-- begin MATERIAL --
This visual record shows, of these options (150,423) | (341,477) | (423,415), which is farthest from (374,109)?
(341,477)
-- end MATERIAL --
-- begin MATERIAL --
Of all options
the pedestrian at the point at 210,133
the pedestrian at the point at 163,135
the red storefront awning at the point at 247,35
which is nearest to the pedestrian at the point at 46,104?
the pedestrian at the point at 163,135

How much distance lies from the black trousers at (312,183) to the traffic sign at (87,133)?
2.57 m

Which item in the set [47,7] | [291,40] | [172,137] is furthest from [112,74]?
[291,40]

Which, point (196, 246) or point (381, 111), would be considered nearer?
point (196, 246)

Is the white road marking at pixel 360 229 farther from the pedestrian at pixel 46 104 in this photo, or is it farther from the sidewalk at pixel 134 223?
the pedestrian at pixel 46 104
-- end MATERIAL --
-- begin MATERIAL --
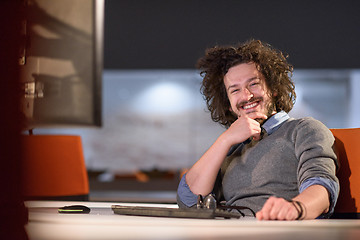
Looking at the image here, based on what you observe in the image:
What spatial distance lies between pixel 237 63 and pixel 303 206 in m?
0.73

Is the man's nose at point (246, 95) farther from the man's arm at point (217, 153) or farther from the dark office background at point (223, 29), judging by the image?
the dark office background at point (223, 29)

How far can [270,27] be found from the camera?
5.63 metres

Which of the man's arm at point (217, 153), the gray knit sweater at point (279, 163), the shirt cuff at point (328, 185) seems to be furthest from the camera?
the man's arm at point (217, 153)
-- end MATERIAL --
Collect every line of the listing above that contains the word "distance", and copy each one in full. Case counts, so only matches with the same capitalization qualify.

How much distance lies from the black trousers at (312,183) to the traffic sign at (87,133)?
What spatial distance lies between pixel 237 63 and pixel 303 206 in m?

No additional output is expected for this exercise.